(Ecofin Agency) - Last Tuesday, a report titled “this is what we die for” from Amnesty International and Afrewatch revealed that the cobalt mined in DR Congo in actual facts is sourced by children who risk their lives daylily. The report also denounces actors of the supply chain associated to the mines and their role in sustaining this cruel practice.

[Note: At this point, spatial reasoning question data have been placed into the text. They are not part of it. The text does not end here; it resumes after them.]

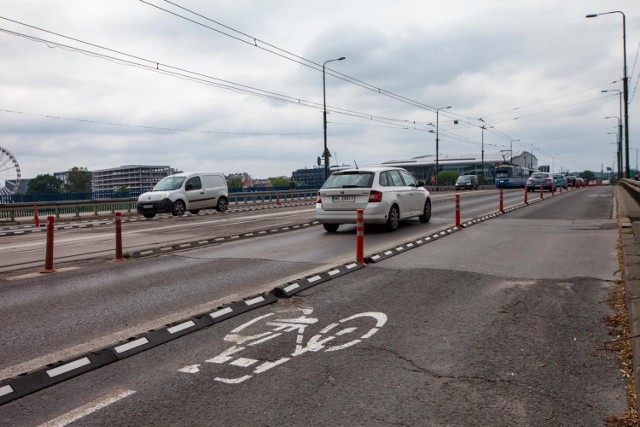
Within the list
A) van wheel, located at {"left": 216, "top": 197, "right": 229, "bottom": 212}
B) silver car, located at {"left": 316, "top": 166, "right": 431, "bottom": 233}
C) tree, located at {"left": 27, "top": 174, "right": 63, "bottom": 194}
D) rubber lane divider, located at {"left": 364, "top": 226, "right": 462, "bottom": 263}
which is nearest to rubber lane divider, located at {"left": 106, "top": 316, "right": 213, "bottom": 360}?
rubber lane divider, located at {"left": 364, "top": 226, "right": 462, "bottom": 263}

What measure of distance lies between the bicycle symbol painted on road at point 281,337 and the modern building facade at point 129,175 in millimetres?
68967

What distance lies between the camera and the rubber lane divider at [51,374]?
3.60m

The defenders of human rights say in their report that children involved in the illegal practice are sometimes as young as 7 when recruited. They work with adults in conditions which are far from respecting human protection standards. They spend as much as 12 hours scavenging through gravels and are paid 1 to 2 dollars each day. In 2014, UNICEF numbered 40,000 of these workers. Categorized as diggers, most of them work in the Ex-Katanga mines located South East and known to be the epicenter of cobalt production in the country.
The report also outlines the factors behind the sustaining of the phenomenon: multinationals that keep silent about source of mined cobalt but keep purchasing it. 16 of those have been indexed in the report namely: Ahong, Apple, BYD, Daimler, Dell, HP, Huawei, Inventec, Lenovo, LG, Microsoft, Samsung, Sony, Vodafone, Volkswagen and ZTE.
How can that be? Well, simply put, it is because of the lack of a transparency procedure to determine the source of supplied cobalt that these firms indirectly finance child labor in the mines. Indeed, a vicious circle goes around cobalt sourced in DRC as most of output produced by diggers is sold to Congo Dongfang Mining (CDM), a property of mining giant Zhejiang Huayou Cobalt LTD which processes cobalt and sells it so it is used to produce lithium-ion batteries and other components that serve to build phones, computers and cars that are manufactured by the above mentioned brands.
However, Congolese authorities keep declaring they know nothing of the illegal-sourcing, a claim which the report believes to be non-verifiable.